To get across the country, each evacuee needs nearly a week's worth of food. Even if someone can get out of the country, once they're in Poland, new problems emerge. The border town, "not much bigger than Hicksville" and six hours from Warsaw, is full of "hundreds of thousands of refugees," said Mr. Kalas. "You can't get hotel rooms, supermarkets are empty, resources are thin." For fleeing Ukrainians who do not speak Polish (less than one-third of Ukrainians do, according to kyivpost.com), having to navigate the next moves is difficult.

"The agencies are doing a phenomenal job at the border crossings, but it's an impossible problem. It's like the number pi, there is just no ending," he said. "At the border, there's just not enough space."

"The journey is just insane. It's mind boggling," he said. For a young, healthy person, it's difficult. "What if you're a 75-year-old man or woman, or a single mom with an infant? It's extremely tough."

Mr. Kalas has no military experience. He is scared, but resolved to the situation, one which, he said he could not plan for anyway. "Originally, I thought I might try to come for a week or two, maybe three, and see if I'm useful at all." Once on the ground, he realized the extent of the need and now believes he will be there for many months. A visit to his market's website, hellooma.com, this week, featured a pop-up window saying the business is for sale, and a donation box pointed to volunteerua.com to help his humanitarian efforts on behalf of Ukrainians. 

"I'm not returning to the U.S. any time soon," he said. "There's a lot of help that's needed."

"I'm pretty optimistic about Ukraine's chances of winning. There's going to be a lot of help needed after that happens. If for some reason that doesn't happen, there's still going to be a lot of help needed."

He worries about the news cycle. He's afraid this is the hot topic of the moment but like other humanitarian crises, a year later, the American public will move on, even though people remain in dire straits. The best thing Americans can do, he said, is to send financial aid and call their representatives. "I still believe in American democracy as much as it's been hurt over the last decade. I still want to believe that if enough of us do this thing, that it will make a difference."

There are moments in life, maybe the birth of a child, or the death of a parent, when an obvious new chapter has begun. New lessons are learned. In the two very long weeks Mr. Kalas has spent on the ground in Ukraine he says he has "received confirmation that one person can make a difference. That's important in a realm where everybody passes the buck and says, 'I'll let somebody else take the reins on this one.' "

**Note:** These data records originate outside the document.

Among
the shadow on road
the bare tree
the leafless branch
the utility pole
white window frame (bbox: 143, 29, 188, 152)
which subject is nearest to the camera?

"The amount of people protesting in Russia, in Switzerland, in the U.S., and in Spain, that's all a sign that people are believing in themselves and making a change when their government isn't acting fast enough."

"For me, it was my kid that made me want to come back here. We left, and we were safe, and it was my kid that encouraged me to do it," he said.

Mr. Kalas was in downtown Manhattan when superstorm Sandy hit in October of 2012, the closest thing to the "pandemonium" in Ukraine that he had experienced previously. He noted that even though Sandy occurred in a couple of the richest states, in the richest country in the world, people still struggled. 

Contrast that with Ukraine where "You've got two times as many people . . . but with fewer resources."

"Imagine Superstorm Sandy, but everyone's shooting at one another," he said. "It's like that."